Sometimes my partner calls me Alice. I call him Matt. A habit from past marriages. We’ll laugh because habits are not the same as that brain chamber where a person’s name hides in the white-out.
I’ve researched this name-blanking thing, and the thing is—it’s common. There’s no name for it. No diagnosis. Nothing that gives it a label like the label for forgetting faces. According to many studies, remembering a name is arbitrary—a name is nothing the brain is interested in committing to memory. Stress can be a factor, too. If I’m nervous about introducing someone to someone else my brain responds to my cortisol surge and activates the amygdala and busies itself with fight or flight and then—BAM—a person’s name flies into the chamber and the chamber locks down.

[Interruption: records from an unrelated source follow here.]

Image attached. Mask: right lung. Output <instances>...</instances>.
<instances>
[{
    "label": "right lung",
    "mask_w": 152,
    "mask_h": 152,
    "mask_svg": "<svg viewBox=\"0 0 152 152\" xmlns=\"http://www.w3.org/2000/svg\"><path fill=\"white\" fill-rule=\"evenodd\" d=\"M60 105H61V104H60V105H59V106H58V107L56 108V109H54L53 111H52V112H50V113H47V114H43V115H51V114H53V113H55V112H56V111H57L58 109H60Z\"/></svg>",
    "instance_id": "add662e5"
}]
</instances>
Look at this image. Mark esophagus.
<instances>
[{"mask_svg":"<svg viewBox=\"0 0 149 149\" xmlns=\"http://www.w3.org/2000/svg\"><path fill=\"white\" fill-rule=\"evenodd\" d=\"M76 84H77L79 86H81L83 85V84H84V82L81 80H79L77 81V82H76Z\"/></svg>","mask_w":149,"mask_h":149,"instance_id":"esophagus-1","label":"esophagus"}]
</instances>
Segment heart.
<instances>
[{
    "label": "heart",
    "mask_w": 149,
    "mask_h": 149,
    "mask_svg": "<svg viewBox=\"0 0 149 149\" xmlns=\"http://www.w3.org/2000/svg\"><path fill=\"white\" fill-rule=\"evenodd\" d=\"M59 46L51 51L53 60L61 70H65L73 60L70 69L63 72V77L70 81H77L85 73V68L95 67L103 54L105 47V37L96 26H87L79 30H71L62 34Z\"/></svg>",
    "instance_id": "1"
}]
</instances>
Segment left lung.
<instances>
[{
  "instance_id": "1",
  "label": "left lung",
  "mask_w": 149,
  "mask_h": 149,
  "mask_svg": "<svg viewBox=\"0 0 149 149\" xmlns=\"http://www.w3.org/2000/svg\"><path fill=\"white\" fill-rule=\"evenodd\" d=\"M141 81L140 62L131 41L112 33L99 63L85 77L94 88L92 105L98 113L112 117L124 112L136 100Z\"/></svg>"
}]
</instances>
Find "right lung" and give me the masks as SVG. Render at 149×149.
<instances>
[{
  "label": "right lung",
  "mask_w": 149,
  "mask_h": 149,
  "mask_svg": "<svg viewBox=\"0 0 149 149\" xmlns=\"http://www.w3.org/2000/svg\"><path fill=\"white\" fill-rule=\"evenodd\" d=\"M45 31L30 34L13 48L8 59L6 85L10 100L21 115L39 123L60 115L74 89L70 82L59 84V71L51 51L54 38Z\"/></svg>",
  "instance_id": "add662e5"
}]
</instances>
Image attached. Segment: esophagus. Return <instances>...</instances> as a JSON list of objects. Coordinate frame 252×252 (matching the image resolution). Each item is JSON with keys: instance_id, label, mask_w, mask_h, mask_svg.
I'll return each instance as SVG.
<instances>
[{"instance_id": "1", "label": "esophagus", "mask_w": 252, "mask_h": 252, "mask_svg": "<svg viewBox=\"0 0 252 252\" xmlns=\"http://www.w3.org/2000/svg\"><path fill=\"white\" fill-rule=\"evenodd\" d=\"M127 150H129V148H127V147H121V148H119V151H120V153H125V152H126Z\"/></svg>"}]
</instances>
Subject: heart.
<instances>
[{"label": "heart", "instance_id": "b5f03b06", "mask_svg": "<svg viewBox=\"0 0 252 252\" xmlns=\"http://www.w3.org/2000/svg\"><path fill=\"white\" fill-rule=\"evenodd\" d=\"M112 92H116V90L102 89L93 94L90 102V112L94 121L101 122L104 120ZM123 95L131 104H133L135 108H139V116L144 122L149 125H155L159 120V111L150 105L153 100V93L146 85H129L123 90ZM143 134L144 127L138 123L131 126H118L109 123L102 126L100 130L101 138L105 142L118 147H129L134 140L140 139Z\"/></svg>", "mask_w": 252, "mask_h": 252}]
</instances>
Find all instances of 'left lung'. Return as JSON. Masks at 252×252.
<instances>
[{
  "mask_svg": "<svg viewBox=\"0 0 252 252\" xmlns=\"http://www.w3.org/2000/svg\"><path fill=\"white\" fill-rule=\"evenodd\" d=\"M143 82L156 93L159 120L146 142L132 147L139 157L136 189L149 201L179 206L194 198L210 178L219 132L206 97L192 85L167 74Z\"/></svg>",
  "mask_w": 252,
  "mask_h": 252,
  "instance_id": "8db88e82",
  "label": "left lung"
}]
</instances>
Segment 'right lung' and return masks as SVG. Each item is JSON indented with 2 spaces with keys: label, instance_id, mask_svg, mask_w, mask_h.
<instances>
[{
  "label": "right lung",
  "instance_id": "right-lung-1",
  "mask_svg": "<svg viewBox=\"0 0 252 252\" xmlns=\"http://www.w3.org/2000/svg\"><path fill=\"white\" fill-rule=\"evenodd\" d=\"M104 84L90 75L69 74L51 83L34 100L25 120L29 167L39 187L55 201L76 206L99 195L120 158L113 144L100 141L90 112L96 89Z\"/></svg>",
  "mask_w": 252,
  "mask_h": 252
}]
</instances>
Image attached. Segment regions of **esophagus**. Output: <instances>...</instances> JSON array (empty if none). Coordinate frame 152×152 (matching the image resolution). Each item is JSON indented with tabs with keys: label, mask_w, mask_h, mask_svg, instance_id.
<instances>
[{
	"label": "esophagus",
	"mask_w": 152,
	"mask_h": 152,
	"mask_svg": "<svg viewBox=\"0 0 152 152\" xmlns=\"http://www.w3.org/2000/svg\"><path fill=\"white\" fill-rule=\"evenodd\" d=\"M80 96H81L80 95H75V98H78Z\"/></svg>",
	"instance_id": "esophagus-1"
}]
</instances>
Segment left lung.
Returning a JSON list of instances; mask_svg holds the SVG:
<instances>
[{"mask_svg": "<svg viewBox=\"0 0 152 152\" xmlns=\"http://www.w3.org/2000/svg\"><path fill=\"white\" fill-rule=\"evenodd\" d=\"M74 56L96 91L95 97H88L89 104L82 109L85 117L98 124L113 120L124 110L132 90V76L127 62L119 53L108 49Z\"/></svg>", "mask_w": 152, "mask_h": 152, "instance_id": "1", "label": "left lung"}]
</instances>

When I introduce myself to someone for the first time, within seconds I will have examined their face, their features, the expression in their eyes. I will have noticed their dress, their height, the color and style of their hair—if it’s thick or thin, long or balding. In those few seconds of visual distraction, I will have forgotten their name. And they will say to me, remind me of your name again.
When someone forgets my name, it relaxes me, lets me off the hook, makes me feel easy when I say no worries. I’ve forgotten your name, too.